- TEXT SEGMENT -

---

Her inquiries led to George Parker, another member of the Delta Raiders of Vietnam, which had the distinction of having two soldiers earn the Congressional Medal of Honor in the same battle, the one in Hue that took Sims’ life as he earned the country’s highest military honor.
Within six months of that first meeting, Mary Sims married George Parker, who Hogan noted, is one of the loudest advocates for keeping the memory of Clifford Sims and his actions of Feb. 21, 1968 vibrant.
“George has been unrelenting in keeping Clifford Sims’ name alive,” Hogan said.
George and Mary long advocated a Delta Raiders reunion in Port St. Joe. The association holds a reunion every two years. The board of directors meet each year, planning the next reunion.
With George Parker in poor health, the board decided to pay tribute to Sims during this year’s directors meeting and conduct the meeting in Port St. Joe.
The weekend will include ceremonies at the Clifford Sims Veteran’s Nursing Home in Springfield on Oct. 9.
The Delta Raiders Association is comprised of individuals who served with Company D, 2nd Battalion (Airborne) 501st Infantry, 101st Airborne Division during the Vietnam War between 1967-72.
Hogan said the visit to Port St. Joe was recognition of a debt owed to one of the Delta Raiders first members. The Raiders were formed at Fort Campbell, Kentucky, prior to the company shipping out for Vietnam.
Sims would be dead within three months.
“We really owe Clifford Sims a lot for our organization,” Hogan said.
On Oct. 8 the directors meeting will be held at the Port Inn to allow the public the opportunity to speak with Sims’ first company commander, Hogan and others on hand that day to talk about their war experiences and their time with Sims.
In particular, that astounding act of heroism.

---

- GIVEN DATA -
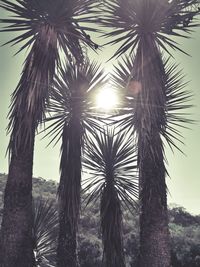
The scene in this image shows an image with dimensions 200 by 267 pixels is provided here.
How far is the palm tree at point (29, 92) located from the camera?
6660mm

---

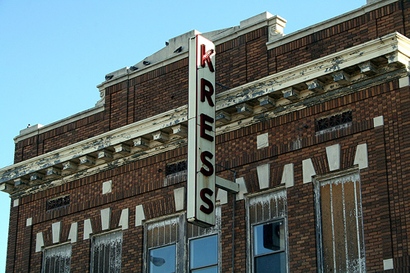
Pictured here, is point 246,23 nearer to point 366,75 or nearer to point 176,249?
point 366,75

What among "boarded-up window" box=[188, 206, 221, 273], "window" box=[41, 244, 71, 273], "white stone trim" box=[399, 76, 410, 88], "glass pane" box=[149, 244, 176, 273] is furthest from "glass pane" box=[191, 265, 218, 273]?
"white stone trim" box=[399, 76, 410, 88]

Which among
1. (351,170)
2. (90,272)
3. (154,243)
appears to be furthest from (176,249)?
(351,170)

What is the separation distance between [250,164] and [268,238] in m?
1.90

---

- EXERCISES -
• 1. Please translate this sentence from the Delta Raiders text into Spanish: "The association holds a reunion every two years."
• 2. According to the Delta Raiders text, where will ceremonies take place on Oct. 9?

- ANSWERS TO THE TASKS -
• 1. La asociación celebra una reunión cada dos años.

• 2. At the Clifford Sims Veteran's Nursing Home in Springfield.